Pollock, J.C., Richardella, B., Jahr, A., Morgan, M., & Cook, J.P. (2018, June). Nationwide newspaper coverage of rape and rape culture on college campuses: Testing community structure theory. Human Rights Review, 19 (2).
In large US metropolitan newspapers, coverage of campus rape and rape culture supporting “authoritative responsibility” for change in major US cities is not simply a women’s issue (linked to female employment levels), but more broadly a public safety (hate crime) and even more broadly a public health (physician density) issue. This study suggests that women’s issues are broadly connected to large community concerns about public safety and public health. The conclusion is inescapable: Women’s issues are everyone’s issues. What helps women helps everyone.

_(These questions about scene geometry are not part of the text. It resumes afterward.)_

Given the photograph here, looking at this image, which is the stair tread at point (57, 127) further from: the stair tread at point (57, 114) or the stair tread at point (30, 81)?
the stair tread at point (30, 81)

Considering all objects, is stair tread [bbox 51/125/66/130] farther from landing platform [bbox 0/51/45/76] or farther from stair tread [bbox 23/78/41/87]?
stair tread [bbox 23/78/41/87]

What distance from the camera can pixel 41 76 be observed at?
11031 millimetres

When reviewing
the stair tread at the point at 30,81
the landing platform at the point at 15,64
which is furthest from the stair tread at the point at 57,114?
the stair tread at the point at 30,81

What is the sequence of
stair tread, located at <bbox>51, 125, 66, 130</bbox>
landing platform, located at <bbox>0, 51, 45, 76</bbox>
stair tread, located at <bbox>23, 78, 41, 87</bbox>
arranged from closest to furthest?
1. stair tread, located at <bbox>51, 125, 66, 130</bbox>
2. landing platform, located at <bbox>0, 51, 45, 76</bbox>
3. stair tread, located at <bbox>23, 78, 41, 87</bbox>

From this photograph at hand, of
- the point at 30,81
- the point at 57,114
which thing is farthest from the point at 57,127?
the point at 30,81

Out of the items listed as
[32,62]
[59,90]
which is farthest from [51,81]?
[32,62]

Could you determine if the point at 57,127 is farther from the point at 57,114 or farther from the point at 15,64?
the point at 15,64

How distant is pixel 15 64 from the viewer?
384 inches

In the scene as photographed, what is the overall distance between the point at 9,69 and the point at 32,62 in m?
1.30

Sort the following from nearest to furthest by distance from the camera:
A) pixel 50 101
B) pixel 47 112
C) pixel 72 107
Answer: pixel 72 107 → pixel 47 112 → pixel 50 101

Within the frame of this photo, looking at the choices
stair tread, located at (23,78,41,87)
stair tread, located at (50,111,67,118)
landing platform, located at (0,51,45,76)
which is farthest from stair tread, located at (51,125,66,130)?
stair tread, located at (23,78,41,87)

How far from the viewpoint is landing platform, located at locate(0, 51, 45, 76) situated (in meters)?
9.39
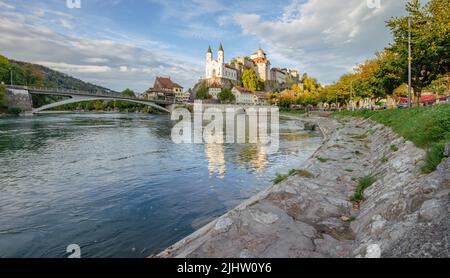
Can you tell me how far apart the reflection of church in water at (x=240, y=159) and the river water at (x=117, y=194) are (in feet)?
0.22

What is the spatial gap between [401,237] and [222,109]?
339 ft

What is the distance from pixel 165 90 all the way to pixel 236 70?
45.7m

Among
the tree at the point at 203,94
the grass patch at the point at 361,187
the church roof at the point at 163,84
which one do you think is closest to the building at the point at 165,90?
the church roof at the point at 163,84

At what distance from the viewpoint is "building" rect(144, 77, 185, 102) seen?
5551 inches

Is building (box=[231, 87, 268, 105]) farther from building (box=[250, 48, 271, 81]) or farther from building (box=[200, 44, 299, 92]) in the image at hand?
building (box=[250, 48, 271, 81])

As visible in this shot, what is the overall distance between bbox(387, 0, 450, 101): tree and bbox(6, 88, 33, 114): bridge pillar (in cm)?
7862

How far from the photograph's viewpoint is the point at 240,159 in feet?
60.5

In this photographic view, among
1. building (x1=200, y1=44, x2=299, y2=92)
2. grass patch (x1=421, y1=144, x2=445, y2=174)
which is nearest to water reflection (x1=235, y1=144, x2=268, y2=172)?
grass patch (x1=421, y1=144, x2=445, y2=174)

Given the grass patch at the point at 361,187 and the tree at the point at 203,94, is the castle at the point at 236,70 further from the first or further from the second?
the grass patch at the point at 361,187

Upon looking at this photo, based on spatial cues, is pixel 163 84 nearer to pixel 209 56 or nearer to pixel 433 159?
pixel 209 56

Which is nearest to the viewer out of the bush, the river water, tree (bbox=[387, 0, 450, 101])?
Result: the river water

Co-authored by professors Drs. John C. Pollock and Judi Puritz Cook, together with students Brielle Richardella, Amanda Jahr, and Melissa Morgan, a community structure analysis compared community characteristics and newspaper coverage of rape and rape culture on college campuses in a nationwide cross-section sample of 21 leading metropolitan newspapers over more than ten years (03/13/06 to 06/02/16), yielding 426 articles. This study of nationwide coverage of campus rape and rape culture in major US cities is especially fascinating because “percent women in the workforce” is only the third most importance demographic associated with “authoritative responsibility” for reducing rape and rape culture. More significant (representing a stronger correlation) is percent hate crime (a measure of public safety), and most significant of all is physicians/100, 000 (a measure of community interest in health).